Older age, high SOFA (sequential organ failure assessment) score, and significant blood clot formation on admission were risk factors associated with higher odds of in-hospital death identified in older adults hospitalized with COVID-19 in Wuhan.


Zhou, F. et al. Clinical course and risk factors for mortality of adult inpatients with COVID-19 in Wuhan, China: a retrospective cohort study. The Lancet (2020). https://doi.org/10.1016/S0140-6736(20)30566-3

Date Published:

12 March 2020


This retrospective cohort looked at two groups of adult inpatients with a laboratory-confirmed COVID-19 diagnosis and an outcome of either death or discharge from the Wuhan Pulmonary and Jinyintan Hospitals in Wuhan, China between December 29, 2019 and January 31, 2020. Epidemiological, demographic, laboratory, clinical, treatment, and outcome data from 191 patients (135 from Jinyintan Hospital and 56 from Wuhan Pulmonary Hospital) were included, of whom 54 died and 137 were discharged.

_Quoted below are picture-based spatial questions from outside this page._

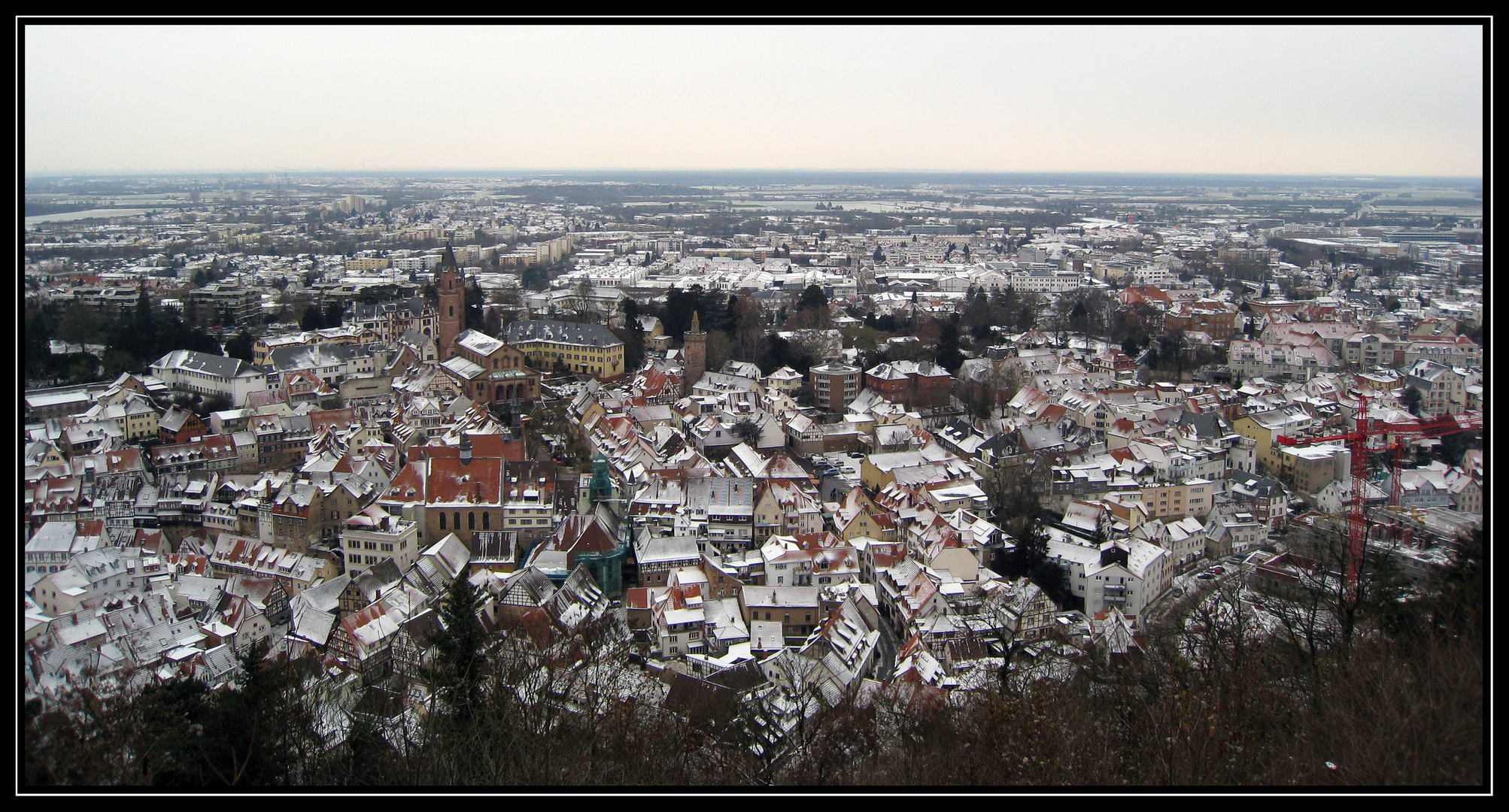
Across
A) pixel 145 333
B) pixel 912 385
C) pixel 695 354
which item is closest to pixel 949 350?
pixel 912 385

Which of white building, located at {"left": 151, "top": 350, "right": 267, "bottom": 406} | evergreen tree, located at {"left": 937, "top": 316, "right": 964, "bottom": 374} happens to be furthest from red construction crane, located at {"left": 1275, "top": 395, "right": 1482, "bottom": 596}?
white building, located at {"left": 151, "top": 350, "right": 267, "bottom": 406}

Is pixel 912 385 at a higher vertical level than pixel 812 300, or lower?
lower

Comorbidities were present in 91 (48%) patients, of which hypertension was the most common, then diabetes and coronary heart disease. Identified risk factors for death included older age, a higher SOFA score (signifying end-organ damage), and a d-dimer score >1μg/mL (signifying excessive underlying clotting) on admission. Previous studies looking at older age as a predictor of mortality posited that this association was due to age-dependent defects in immune response (particularly in T- and B-cell function, and excess type 2 cytokine expression). Elevated levels of blood IL-6 (marker of inflammation), high sensitivity cardiac troponin I (indicating underlying cardiac problems), and lactate dehydrogenase (non-specific enzyme found in most body tissues) as well as lymphopenia (low lymphocyte counts) were seen more commonly in patients with severe illness.